Comment les comptabiliser ? Suivant la logique du décret de 2011, qui prévoyait que les parts de FCT PPP puissent être comptabilisées à leur coût historique (comme les autres valeurs amortissables auparavant éligibles à l’investissement des assureurs, selon l’article R332-19 du code), le décret de cet été avait posé le principe d’une exclusion des prêts à l’économie du périmètre de calcul de la provision pour risque d’exigibilité (PRE) en cas de moins-value latente.

Pour autant, il laissait quand même entrevoir un classement de ces nouveaux titres dans la catégorie prévoyant un provisionnement (article R332-20). Les assureurs qui investissent en majorité dans l'idée de les détenir jusqu’à leur maturité craignaient donc de devoir passer quand même des provisions ligne à ligne. « Or ces titres destinés à être remboursés à l’échéance ne peuvent être considérés strictement comme des actions par définition non amortissables », insiste Guillaume Arnaud, directeur général adjoint de Tikehau IM, qui a obtenu un co-mandat de gestion (avec BNP Paribas IP) pour les fonds Novo créés cet été comme premiers fonds de prêts à l’économie.

Le règlement de l’ANC vient confirmer qu’il n’est pas nécessaire pour un assureur de passer une provision pour dépréciation durable (PDD), sauf dans le cas d’un risque de crédit avéré (événement de crédit ou sur le point de survenir), et évidemment de risques de moins-value latente durable sur les marchés dans les cas où l’assureur n’a pas l’intention ou la capacité de conserver les titres jusqu’à leur terme. « Avec ce nouveau règlement, les droits émis par des prêts et fonds de prêts sont considérés comme des valeurs amortissables très proches de celles classées en R332-19, note Arthur Chabrol, directeur associé chez EY. L’autorité précise d’ailleurs qu’un assureur peut, pour ces nouveaux titres, également amortir les surcotes-décotes afin de lisser les impacts comptables jusqu’à l’échéance. » Enfin, le règlement de l’ANC est rédigé de telle manière qu’il s’appliquerait automatiquement aux mutuelles et aux caisses de sécurité sociale si les codes de celles-ci venaient à être modifiés afin leur permettre également d’investir dans des prêts et fonds de prêts à l’économie.
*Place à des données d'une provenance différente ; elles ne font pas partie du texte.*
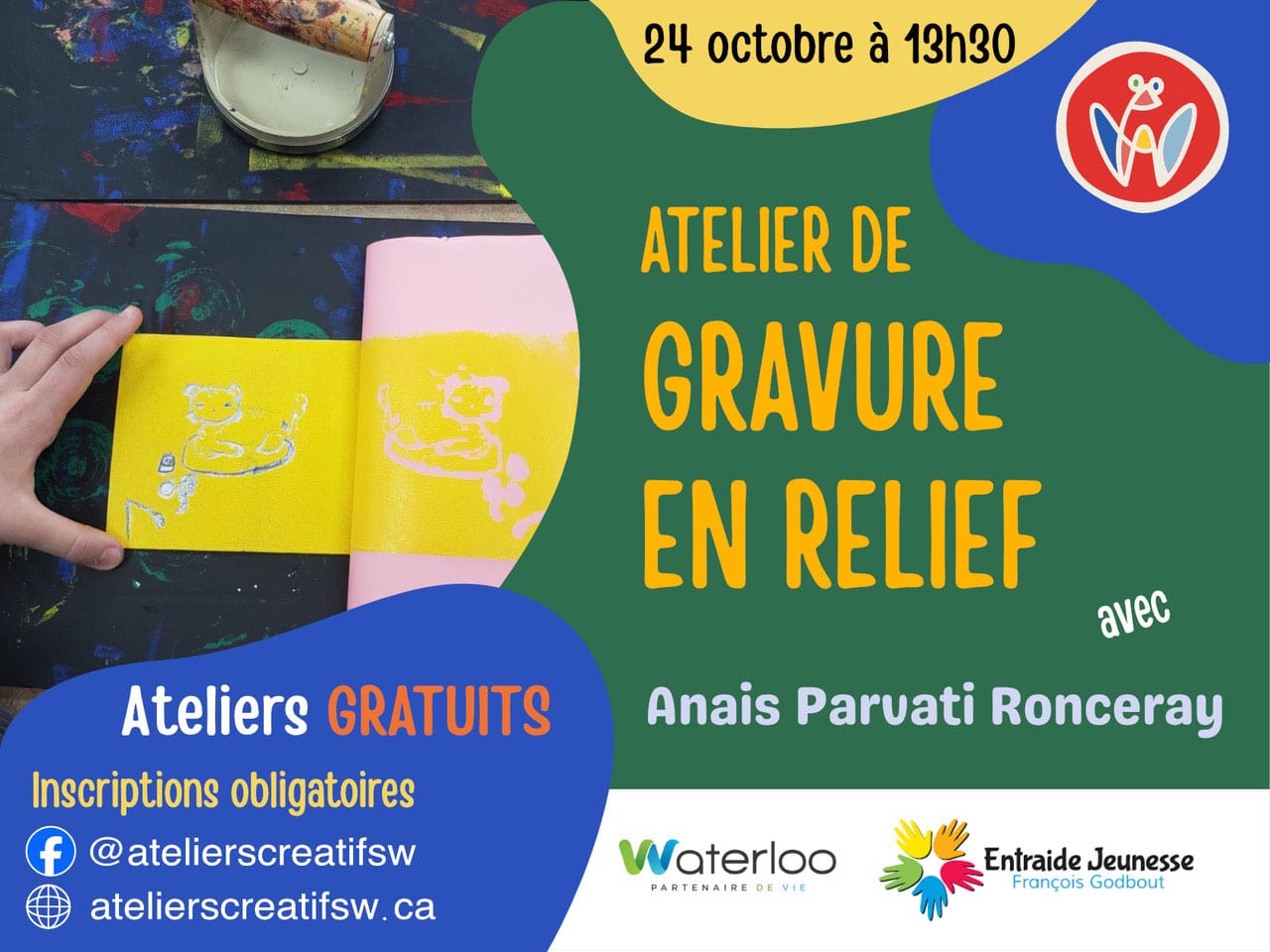 Pour-tous-gravure-FR
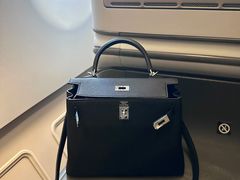 -奢收多·二手奢侈品回收中心(国际广场店)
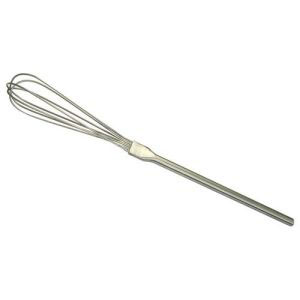 レーベン LEBEN ののじ 18-8 調理用 ビッグミキサ S 柄長60 BMX-002S レーベン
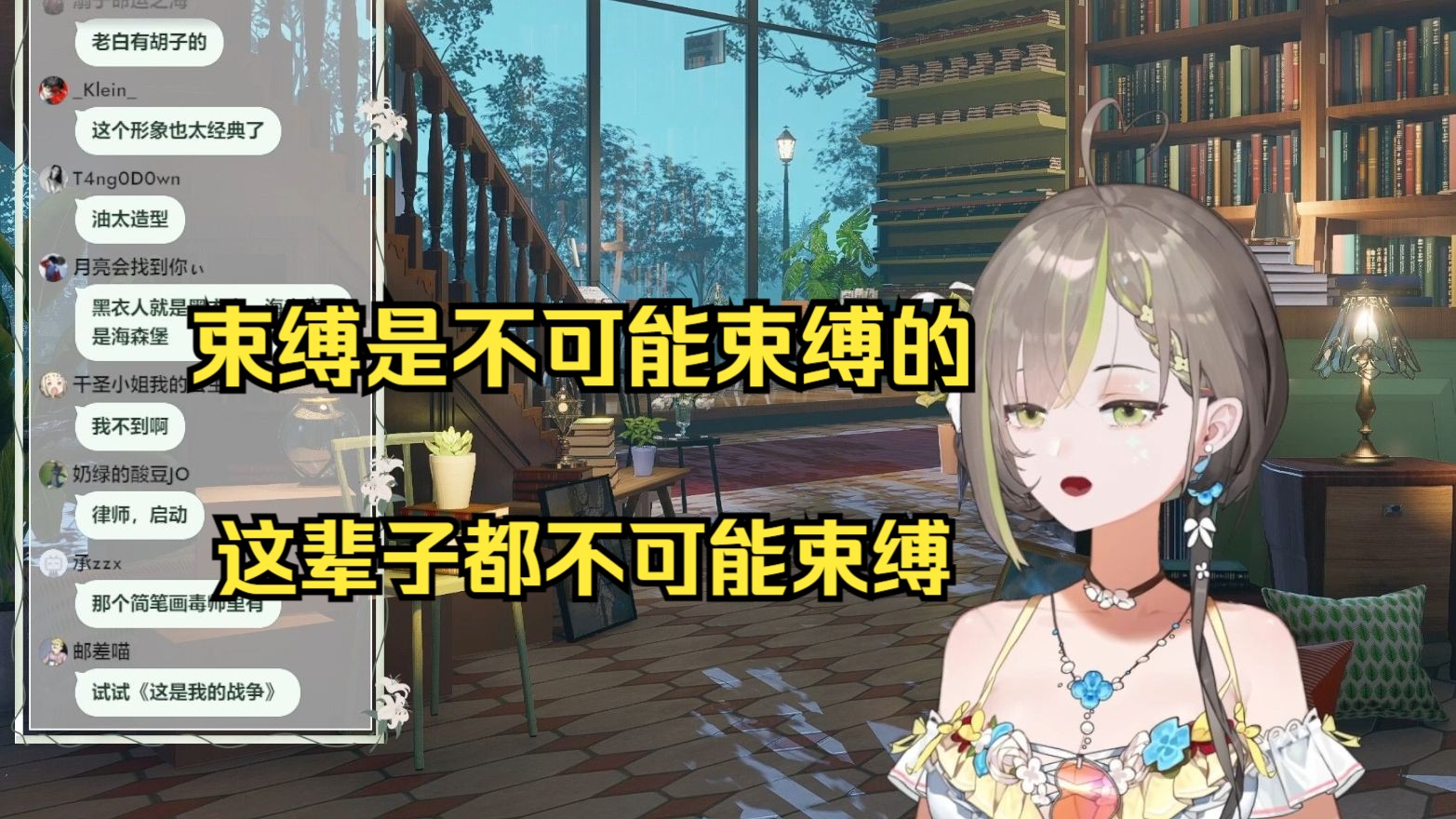 封面无法加载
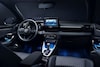 Toyota Yaris 2020
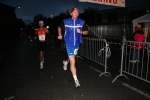01.06.07-VillasantaCorsaDelleCascine-roberto.mandelli-118.jpg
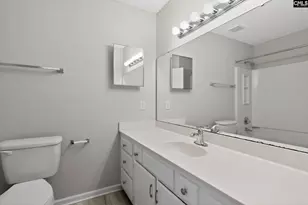 804 Winslow Way, Columbia, SC 29229 - Photo 17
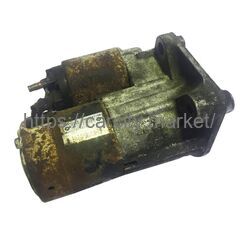 Стартер Dodge Neon купить в Карсти Маркет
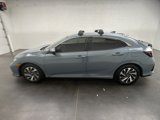 Used 2018 Honda Civic LX image 5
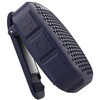 MCSP02NV マグネットクリップポータブルスピーカー NAGAOKA 04446360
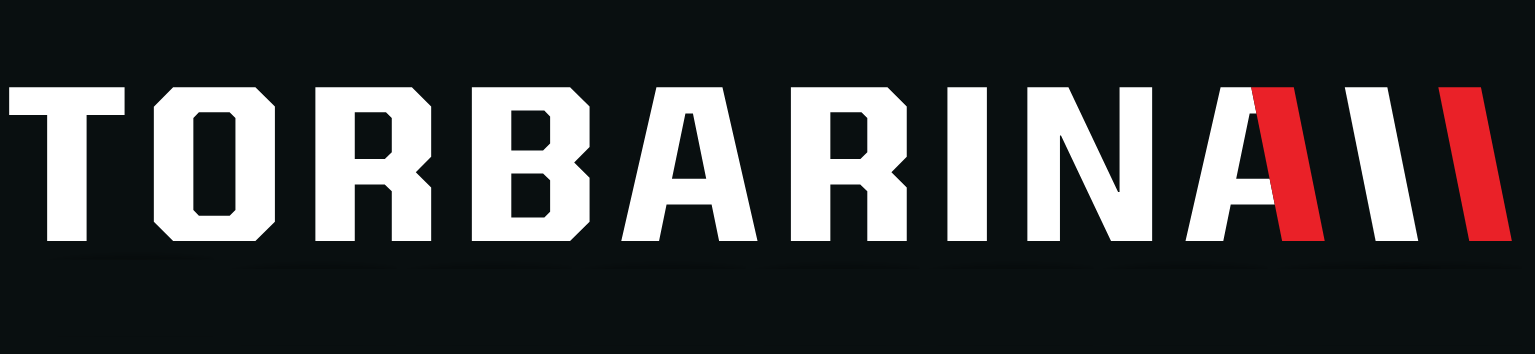 My Website
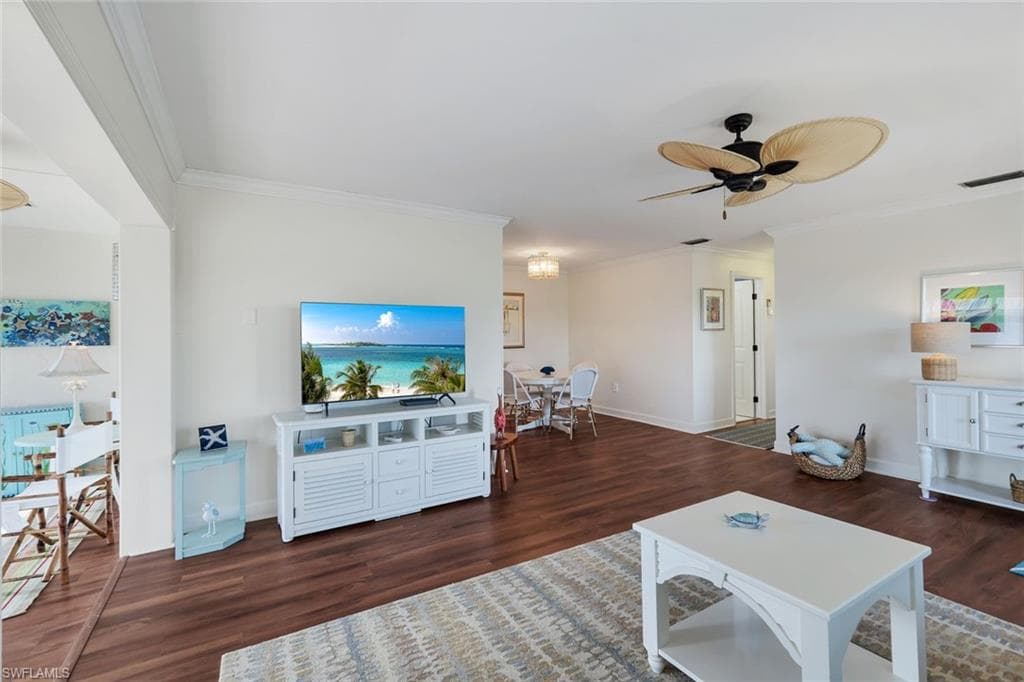 1610 Middle Gulf DR F5-5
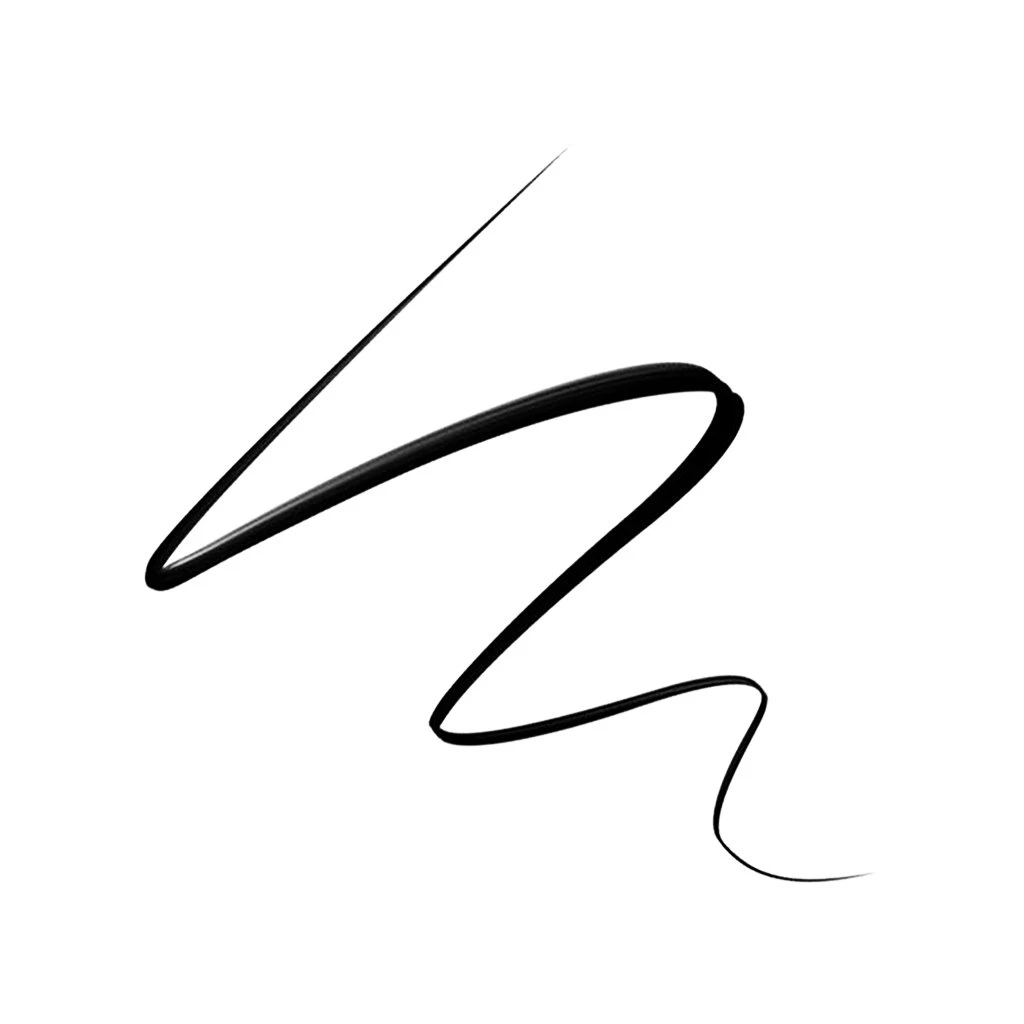 The Crème Shop "Get In Line" Felt Tip Eyeliner Marker The Crème Shop "Get In Line" Felt Tip Eyeliner Marker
Ces évolutions, saluées pour leur mise en oeuvre rapide, devraient accélérer l’intervention croissante des assureurs en tant que prêteurs. « Mais on peut regretter que la définition des nouveaux prêts concernés exclut les prêts à des holdings d’acquisition répondant parfaitement à la logique du financement de l’économie, par exemple en étant des structures financières incontournables pour les LBO (‘leveraged buy-out’) et pour la plupart des projets d’infrastructures », rappelle Nolwenn Simon, directrice générale adjointe d’Acofi Loan Management Services (ALMS).